Plus de 2 700 stations-service pour le Superéthanol E85

Cette hausse des volumes d’E85 est portée par un réseau de distribution de plus de 2 700 stations-service (420 de plus en un an, soit une progression de 18 %). Cela représente 30 % de l’ensemble des stations françaises.

Les Régions Occitanie (40 %), Hauts-de-France (35 %) et Provence-Alpes-Côtes d’Azur (34 %) comptent le plus fort taux d’équipement en stations E85. Deux distributeurs, TotalEnergies et Intermarché, représentent plus de 50 % des stations E85.

L’offre élargie de véhicules flex-E85 d’origine et de boîtiers de conversion E85 homologués participe à cette évolution positive de ce biocarburant.
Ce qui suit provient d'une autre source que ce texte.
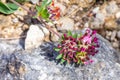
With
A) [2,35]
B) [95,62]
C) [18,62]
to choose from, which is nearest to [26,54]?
[18,62]

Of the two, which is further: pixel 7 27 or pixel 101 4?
pixel 101 4

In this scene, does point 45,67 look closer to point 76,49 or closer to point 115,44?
point 76,49

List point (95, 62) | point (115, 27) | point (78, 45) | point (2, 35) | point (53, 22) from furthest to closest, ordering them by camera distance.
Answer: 1. point (115, 27)
2. point (53, 22)
3. point (2, 35)
4. point (95, 62)
5. point (78, 45)

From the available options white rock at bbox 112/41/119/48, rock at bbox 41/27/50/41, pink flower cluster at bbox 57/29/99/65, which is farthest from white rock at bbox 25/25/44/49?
white rock at bbox 112/41/119/48

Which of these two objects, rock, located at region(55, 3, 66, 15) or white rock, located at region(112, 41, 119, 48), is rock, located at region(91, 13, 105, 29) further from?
rock, located at region(55, 3, 66, 15)

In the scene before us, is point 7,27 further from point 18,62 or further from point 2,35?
point 18,62

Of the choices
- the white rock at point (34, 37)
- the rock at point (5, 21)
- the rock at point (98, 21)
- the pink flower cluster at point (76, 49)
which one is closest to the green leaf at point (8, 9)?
the rock at point (5, 21)
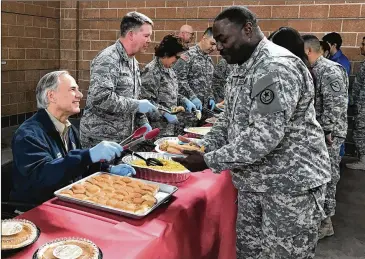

Ainsi, plus de 30 000 boîtiers de conversion E85 ont été installés en France en 2021, soit deux fois plus que l’année précédente. « Plus de 135 000 véhicules à essence équipés de boîtiers roulent désormais au Superéthanol-E85 », détaille aussi la Collective du bioéthanol.

Économie sur la facture de carburants

« Moins taxé car plus écologique, le Superéthanol-E85 reste le carburant le moins cher du marché : vendu à 0,75 € le litre à la pompe en moyenne, il permet d’économiser plus de 500 euros par an pour 13 000 km parcourus par rapport à l’essence SP95-E10 et plus de 800 euros pour 20 000 km, en ligne avec la moyenne des 5 dernières années », estime Nicolas Kurtsoglou, responsable en charge des carburants au SNPAA (Syndicat national des producteurs d’alcool agricole). En comparaison, un litre de gazole coûte 1,65 euro et le SP95-E10 1,70 euro.

Dans ce contexte porteur, et alors que les importations d’éthanol par l’Union européenne représentent aujourd’hui 20 % de sa consommation, plusieurs textes réglementaires dans le paquet climat « Fit for 55 » seront examinés en 2022 et vont impacter l’avenir du bioéthanol en Europe.

Mutualiser le seuil de 7 % des biocarburants dans les transports

Concernant la révision de la directive sur les énergies renouvelables, la filière française du bioéthanol propose « d’appliquer au niveau européen, et non par État membre, le plafonnement des biocarburants de première génération à 7 % de l’énergie des transports ».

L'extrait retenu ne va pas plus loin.